◆ **TASK STATEMENT**: Put every line of the items below into a numbered list, leaving out the blank lines.

=======

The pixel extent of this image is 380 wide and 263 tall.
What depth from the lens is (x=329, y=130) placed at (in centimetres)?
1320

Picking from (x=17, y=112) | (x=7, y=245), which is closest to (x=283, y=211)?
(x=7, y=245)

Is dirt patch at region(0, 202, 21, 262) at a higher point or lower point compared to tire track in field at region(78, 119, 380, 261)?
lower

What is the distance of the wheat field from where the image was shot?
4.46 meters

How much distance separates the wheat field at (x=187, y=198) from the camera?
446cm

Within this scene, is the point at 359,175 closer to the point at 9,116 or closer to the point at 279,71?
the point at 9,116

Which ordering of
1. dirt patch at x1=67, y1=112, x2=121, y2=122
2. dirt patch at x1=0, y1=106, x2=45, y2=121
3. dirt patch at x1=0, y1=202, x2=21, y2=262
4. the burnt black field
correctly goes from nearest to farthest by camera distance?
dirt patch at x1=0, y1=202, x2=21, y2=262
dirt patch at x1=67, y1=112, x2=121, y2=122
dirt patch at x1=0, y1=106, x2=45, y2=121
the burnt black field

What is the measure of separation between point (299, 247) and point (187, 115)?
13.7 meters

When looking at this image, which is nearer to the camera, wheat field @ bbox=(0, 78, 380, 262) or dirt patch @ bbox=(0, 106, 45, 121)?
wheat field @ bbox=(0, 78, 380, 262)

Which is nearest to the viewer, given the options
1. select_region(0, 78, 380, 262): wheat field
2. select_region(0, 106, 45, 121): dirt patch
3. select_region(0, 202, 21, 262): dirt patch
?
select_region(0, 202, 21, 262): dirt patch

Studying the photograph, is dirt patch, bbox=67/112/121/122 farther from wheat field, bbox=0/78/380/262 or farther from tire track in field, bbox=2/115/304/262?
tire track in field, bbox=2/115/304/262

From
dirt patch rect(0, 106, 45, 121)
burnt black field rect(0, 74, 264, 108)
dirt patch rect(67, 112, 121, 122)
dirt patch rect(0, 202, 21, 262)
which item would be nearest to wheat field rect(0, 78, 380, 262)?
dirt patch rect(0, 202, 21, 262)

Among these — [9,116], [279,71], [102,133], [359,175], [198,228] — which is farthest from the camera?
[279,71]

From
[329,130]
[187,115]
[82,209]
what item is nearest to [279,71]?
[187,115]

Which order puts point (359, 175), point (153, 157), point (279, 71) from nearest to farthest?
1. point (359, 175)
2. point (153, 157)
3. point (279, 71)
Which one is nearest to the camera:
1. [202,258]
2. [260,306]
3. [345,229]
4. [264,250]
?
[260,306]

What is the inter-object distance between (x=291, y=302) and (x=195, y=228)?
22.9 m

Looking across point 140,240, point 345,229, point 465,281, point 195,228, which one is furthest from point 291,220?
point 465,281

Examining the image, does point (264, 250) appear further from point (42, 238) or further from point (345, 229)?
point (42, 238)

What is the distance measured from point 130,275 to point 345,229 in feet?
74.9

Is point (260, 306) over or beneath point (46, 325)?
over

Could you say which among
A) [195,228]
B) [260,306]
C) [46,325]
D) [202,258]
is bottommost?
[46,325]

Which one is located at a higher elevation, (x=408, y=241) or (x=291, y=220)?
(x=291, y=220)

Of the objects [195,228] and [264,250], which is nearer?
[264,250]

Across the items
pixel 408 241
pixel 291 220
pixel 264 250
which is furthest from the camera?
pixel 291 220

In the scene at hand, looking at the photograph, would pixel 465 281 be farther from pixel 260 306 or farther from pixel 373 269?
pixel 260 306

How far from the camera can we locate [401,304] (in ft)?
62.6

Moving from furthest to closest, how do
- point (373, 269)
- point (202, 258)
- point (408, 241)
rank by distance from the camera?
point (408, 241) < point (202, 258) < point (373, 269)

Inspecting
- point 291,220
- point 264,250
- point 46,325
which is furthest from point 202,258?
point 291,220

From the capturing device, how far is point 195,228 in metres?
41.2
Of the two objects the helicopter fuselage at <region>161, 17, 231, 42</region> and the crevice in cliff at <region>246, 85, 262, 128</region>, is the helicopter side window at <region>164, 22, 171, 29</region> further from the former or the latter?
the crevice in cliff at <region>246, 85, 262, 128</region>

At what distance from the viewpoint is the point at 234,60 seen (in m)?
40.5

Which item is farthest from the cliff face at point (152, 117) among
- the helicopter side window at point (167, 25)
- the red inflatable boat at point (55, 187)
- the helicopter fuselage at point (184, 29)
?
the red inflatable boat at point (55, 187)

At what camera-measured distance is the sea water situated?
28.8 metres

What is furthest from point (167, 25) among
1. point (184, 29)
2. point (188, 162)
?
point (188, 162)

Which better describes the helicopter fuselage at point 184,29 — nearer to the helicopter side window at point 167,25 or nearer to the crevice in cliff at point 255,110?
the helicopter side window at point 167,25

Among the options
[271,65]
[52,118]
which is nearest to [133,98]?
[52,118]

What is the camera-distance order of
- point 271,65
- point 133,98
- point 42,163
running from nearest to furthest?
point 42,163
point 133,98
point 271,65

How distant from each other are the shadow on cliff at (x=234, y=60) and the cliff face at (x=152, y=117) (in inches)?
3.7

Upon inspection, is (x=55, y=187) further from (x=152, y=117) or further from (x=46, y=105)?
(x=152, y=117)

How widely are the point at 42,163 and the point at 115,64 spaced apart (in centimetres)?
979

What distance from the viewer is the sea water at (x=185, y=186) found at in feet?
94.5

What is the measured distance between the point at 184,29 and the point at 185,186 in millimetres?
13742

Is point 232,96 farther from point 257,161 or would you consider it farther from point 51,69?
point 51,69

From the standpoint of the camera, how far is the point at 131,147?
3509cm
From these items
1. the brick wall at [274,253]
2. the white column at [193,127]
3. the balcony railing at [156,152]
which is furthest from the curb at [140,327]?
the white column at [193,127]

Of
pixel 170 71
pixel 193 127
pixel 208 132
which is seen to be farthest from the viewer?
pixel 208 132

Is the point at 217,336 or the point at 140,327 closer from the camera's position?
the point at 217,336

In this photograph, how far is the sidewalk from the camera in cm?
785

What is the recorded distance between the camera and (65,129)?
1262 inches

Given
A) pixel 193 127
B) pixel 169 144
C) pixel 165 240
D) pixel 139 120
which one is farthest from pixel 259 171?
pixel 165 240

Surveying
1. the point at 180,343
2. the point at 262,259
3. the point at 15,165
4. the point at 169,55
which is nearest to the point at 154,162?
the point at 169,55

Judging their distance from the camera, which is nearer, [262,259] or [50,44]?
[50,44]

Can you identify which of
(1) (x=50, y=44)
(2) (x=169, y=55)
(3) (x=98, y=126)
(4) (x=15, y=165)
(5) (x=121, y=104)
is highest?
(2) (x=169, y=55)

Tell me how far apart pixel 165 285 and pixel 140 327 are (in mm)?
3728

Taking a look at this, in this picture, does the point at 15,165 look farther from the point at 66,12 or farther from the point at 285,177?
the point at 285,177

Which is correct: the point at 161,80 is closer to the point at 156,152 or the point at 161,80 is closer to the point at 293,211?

=======

◆ **THE REPLY**:
1. The pixel extent of this image is 380 wide and 263 tall.
2. What depth from the lens is (x=329, y=130) placed at (in centimetres)?
3. 1320
4. Picking from (x=17, y=112) | (x=7, y=245), which is closest to (x=283, y=211)?
5. (x=7, y=245)
6. Is dirt patch at region(0, 202, 21, 262) at a higher point or lower point compared to tire track in field at region(78, 119, 380, 261)?
7. lower
8. What is the distance of the wheat field from where the image was shot?
9. 4.46 meters
10. How much distance separates the wheat field at (x=187, y=198) from the camera?
11. 446cm
12. Within this scene, is the point at 359,175 closer to the point at 9,116 or closer to the point at 279,71?
13. the point at 9,116
14. Which ordering of
15. 1. dirt patch at x1=67, y1=112, x2=121, y2=122
16. 2. dirt patch at x1=0, y1=106, x2=45, y2=121
17. 3. dirt patch at x1=0, y1=202, x2=21, y2=262
18. 4. the burnt black field
19. correctly goes from nearest to farthest by camera distance?
20. dirt patch at x1=0, y1=202, x2=21, y2=262
21. dirt patch at x1=67, y1=112, x2=121, y2=122
22. dirt patch at x1=0, y1=106, x2=45, y2=121
23. the burnt black field
24. What is the measure of separation between point (299, 247) and point (187, 115)?
25. 13.7 meters
26. When looking at this image, which is nearer to the camera, wheat field @ bbox=(0, 78, 380, 262) or dirt patch @ bbox=(0, 106, 45, 121)?
27. wheat field @ bbox=(0, 78, 380, 262)
28. Which is nearest to the viewer, given the options
29. 1. select_region(0, 78, 380, 262): wheat field
30. 2. select_region(0, 106, 45, 121): dirt patch
31. 3. select_region(0, 202, 21, 262): dirt patch
32. ?
33. select_region(0, 202, 21, 262): dirt patch
34. Studying the photograph, is dirt patch, bbox=67/112/121/122 farther from wheat field, bbox=0/78/380/262 or farther from tire track in field, bbox=2/115/304/262?
35. tire track in field, bbox=2/115/304/262
36. From
37. dirt patch rect(0, 106, 45, 121)
38. burnt black field rect(0, 74, 264, 108)
39. dirt patch rect(67, 112, 121, 122)
40. dirt patch rect(0, 202, 21, 262)
41. which item would be nearest to wheat field rect(0, 78, 380, 262)?
42. dirt patch rect(0, 202, 21, 262)
43. Among these — [9,116], [279,71], [102,133], [359,175], [198,228] — which is farthest from the camera?
44. [279,71]
45. From
46. [329,130]
47. [187,115]
48. [82,209]
49. what item is nearest to [279,71]?
50. [187,115]
51. Which order puts point (359, 175), point (153, 157), point (279, 71) from nearest to farthest?
52. 1. point (359, 175)
53. 2. point (153, 157)
54. 3. point (279, 71)
55. Which one is nearest to the camera:
56. 1. [202,258]
57. 2. [260,306]
58. 3. [345,229]
59. 4. [264,250]
60. ?
61. [260,306]
62. What is the inter-object distance between (x=291, y=302) and (x=195, y=228)?
63. 22.9 m
64. Looking across point 140,240, point 345,229, point 465,281, point 195,228, which one is furthest from point 291,220?
65. point 465,281
66. Examining the image, does point (264, 250) appear further from point (42, 238) or further from point (345, 229)?
67. point (42, 238)
68. What is the distance measured from point 130,275 to point 345,229 in feet?
69. 74.9
70. Is point (260, 306) over or beneath point (46, 325)?
71. over
72. Could you say which among
73. A) [195,228]
74. B) [260,306]
75. C) [46,325]
76. D) [202,258]
77. is bottommost?
78. [46,325]
79. Which one is located at a higher elevation, (x=408, y=241) or (x=291, y=220)?
80. (x=291, y=220)
81. Of the objects [195,228] and [264,250], which is nearer?
82. [264,250]
83. Across the items
84. pixel 408 241
85. pixel 291 220
86. pixel 264 250
87. which is furthest from the camera?
88. pixel 291 220
89. In the scene at hand, looking at the photograph, would pixel 465 281 be farther from pixel 260 306 or farther from pixel 373 269?
90. pixel 260 306
91. How far from the camera can we locate [401,304] (in ft)?
92. 62.6
93. Moving from furthest to closest, how do
94. - point (373, 269)
95. - point (202, 258)
96. - point (408, 241)
97. rank by distance from the camera?
98. point (408, 241) < point (202, 258) < point (373, 269)
99. Inspecting
100. - point 291,220
101. - point 264,250
102. - point 46,325
103. which is furthest from point 202,258?
104. point 291,220
105. From the capturing device, how far is point 195,228 in metres?
106. 41.2
107. Of the two objects the helicopter fuselage at <region>161, 17, 231, 42</region> and the crevice in cliff at <region>246, 85, 262, 128</region>, is the helicopter side window at <region>164, 22, 171, 29</region> further from the former or the latter?
108. the crevice in cliff at <region>246, 85, 262, 128</region>
109. At what distance from the viewpoint is the point at 234,60 seen (in m)?
110. 40.5
111. Which item is farthest from the cliff face at point (152, 117) among
112. - the helicopter side window at point (167, 25)
113. - the red inflatable boat at point (55, 187)
114. - the helicopter fuselage at point (184, 29)
115. ?
116. the red inflatable boat at point (55, 187)
117. At what camera-measured distance is the sea water situated?
118. 28.8 metres
119. What is furthest from point (167, 25) among
120. 1. point (184, 29)
121. 2. point (188, 162)
122. ?
123. point (188, 162)
124. Which better describes the helicopter fuselage at point 184,29 — nearer to the helicopter side window at point 167,25 or nearer to the crevice in cliff at point 255,110?
125. the helicopter side window at point 167,25
126. Among the options
127. [271,65]
128. [52,118]
129. which is nearest to [133,98]?
130. [52,118]
131. What is the camera-distance order of
132. - point 271,65
133. - point 133,98
134. - point 42,163
135. running from nearest to furthest?
136. point 42,163
137. point 133,98
138. point 271,65
139. How distant from each other are the shadow on cliff at (x=234, y=60) and the cliff face at (x=152, y=117) (in inches)?
140. 3.7
141. Upon inspection, is (x=55, y=187) further from (x=152, y=117) or further from (x=46, y=105)?
142. (x=152, y=117)
143. How widely are the point at 42,163 and the point at 115,64 spaced apart (in centimetres)?
144. 979
145. What distance from the viewer is the sea water at (x=185, y=186) found at in feet?
146. 94.5
147. What is the measured distance between the point at 184,29 and the point at 185,186 in millimetres?
148. 13742
149. Is point 232,96 farther from point 257,161 or would you consider it farther from point 51,69?
150. point 51,69
151. From the standpoint of the camera, how far is the point at 131,147?
152. 3509cm
153. From these items
154. 1. the brick wall at [274,253]
155. 2. the white column at [193,127]
156. 3. the balcony railing at [156,152]
157. which is furthest from the curb at [140,327]?
158. the white column at [193,127]
159. Of
160. pixel 170 71
161. pixel 193 127
162. pixel 208 132
163. which is seen to be farthest from the viewer?
164. pixel 208 132
165. Is the point at 217,336 or the point at 140,327 closer from the camera's position?
166. the point at 217,336
167. In this photograph, how far is the sidewalk from the camera in cm?
168. 785
169. What is the recorded distance between the camera and (65,129)?
170. 1262 inches
171. Given
172. A) pixel 193 127
173. B) pixel 169 144
174. C) pixel 165 240
175. D) pixel 139 120
176. which one is farthest from pixel 259 171?
177. pixel 165 240
178. Surveying
179. 1. the point at 180,343
180. 2. the point at 262,259
181. 3. the point at 15,165
182. 4. the point at 169,55
183. which is nearest to the point at 154,162?
184. the point at 169,55
185. Judging their distance from the camera, which is nearer, [262,259] or [50,44]?
186. [50,44]
187. Can you identify which of
188. (1) (x=50, y=44)
189. (2) (x=169, y=55)
190. (3) (x=98, y=126)
191. (4) (x=15, y=165)
192. (5) (x=121, y=104)
193. is highest?
194. (2) (x=169, y=55)
195. Tell me how far apart pixel 165 285 and pixel 140 327 are (in mm)?
196. 3728
197. Taking a look at this, in this picture, does the point at 15,165 look farther from the point at 66,12 or farther from the point at 285,177?
198. the point at 285,177
199. Which is correct: the point at 161,80 is closer to the point at 156,152 or the point at 161,80 is closer to the point at 293,211?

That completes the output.